演習課題 1
両面粘着テープに関する抜粋をもとに、次の問いに答えてください。
(a) 伸びは、どの項目を調整することで得られるとされていますか。
(b) 30%圧縮荷重の範囲のうち、「さらにより好ましくは」とされている値はいくつですか。
(c) 圧縮荷重を定義する式では、両面粘着テープを何枚重ね、どの速度で圧縮しますか。
演習課題 2
両面粘着テープに関する抜粋のうち、「本発明の両面粘着テープにおいて、圧縮荷重は」で始まる段落を、主な事実を残して箇条書きにまとめてください。
演習課題 3
両面粘着テープに関する抜粋を、最後の文の後から書き継いでください。

提供抜粋
☆ ☆ ☆

伸び[%]=(破断時の標線間距離−初期の標線間距離)÷(初期の標線間距離)×100
【0073】
このような伸びは、発泡体基材の厚み、種類、発泡倍率や、粘着剤の厚みと種類を調整することにより得ることができる。
【0074】
本発明の両面粘着テープにおいて、圧縮荷重は、特に制限されないが、シール性、クッション性、弾力性、加工性、防水性の点から、はじめの厚さの30%だけ圧縮した際の圧縮荷重(30%圧縮荷重)で、例えば5〜200[kPa]が好ましく、より好ましくは5〜150[kPa]であり、さらにより好ましくは12〜120[kPa]である。
【0075】
なお、圧縮荷重は、下記式により定義される。
圧縮荷重=(両面粘着テープを10枚重ねたものを、10mm/minで、はじめの厚さの所定の厚さ分だけ圧縮したときの荷重)÷(両面粘着テープの面積)

☆ ☆ ☆

提供データ
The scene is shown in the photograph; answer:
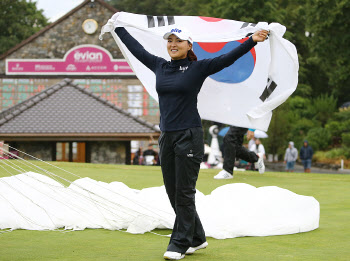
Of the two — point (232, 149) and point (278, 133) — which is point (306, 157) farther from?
point (232, 149)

☆ ☆ ☆

課題解答 1
(a) 発泡体基材の厚み、種類、発泡倍率、および粘着剤の厚みと種類。
(b) 12〜120[kPa]。
(c) 10枚重ね、10mm/minで圧縮する。

課題解答 2
- 圧縮荷重に特に制限はない。
- 考慮する点は、シール性、クッション性、弾力性、加工性、防水性である。
- 指標には、はじめの厚さの30%だけ圧縮したときの荷重(30%圧縮荷重)を用いる。
- 好ましい範囲は5〜200[kPa]、より好ましくは5〜150[kPa]、さらにより好ましくは12〜120[kPa]である。

課題解答 3
両面粘着テープの面積は30mm×30mmとした。
【0076】
このような圧縮荷重は、発泡体基材の厚み、種類、発泡倍率や、粘着剤の厚みと種類を調整することにより得ることができる。
【0077】
本発明の両面粘着テープにおいて、上記のような圧縮荷重を有していると、段差追従性が良好となり、シール機能も向上する。
【0078】
本発明の両面粘着テープにおいて、例えば、2kgのローラ1往復の圧縮荷重でポリカーボネート板とアクリル板とを貼り合わせた際の押圧接着力は、特に制限されないが、内部材料の応力による剥がれ防止の点から、例えば30〜200[N]が好ましく、より好ましくは50〜200[N]であり、さらにより好ましくは55〜200[N]である。
【0079】
このような押圧接着力は、発泡体基材の厚み、種類、発泡倍率や、粘着剤の厚みと種類を調整することにより得ることができる。
【0080】
また、本発明の両面粘着テープでは、発泡体基材を用いているので、圧縮荷重ごとの押圧接着力のバラツキは小さく、軽圧着でも十分な押圧接着力を確保できる。例えば、500gという小さい圧縮荷重であっても、接着面積が100%確保できる押圧接着力に対して、80〜90%程度の押圧接着力を確保できる。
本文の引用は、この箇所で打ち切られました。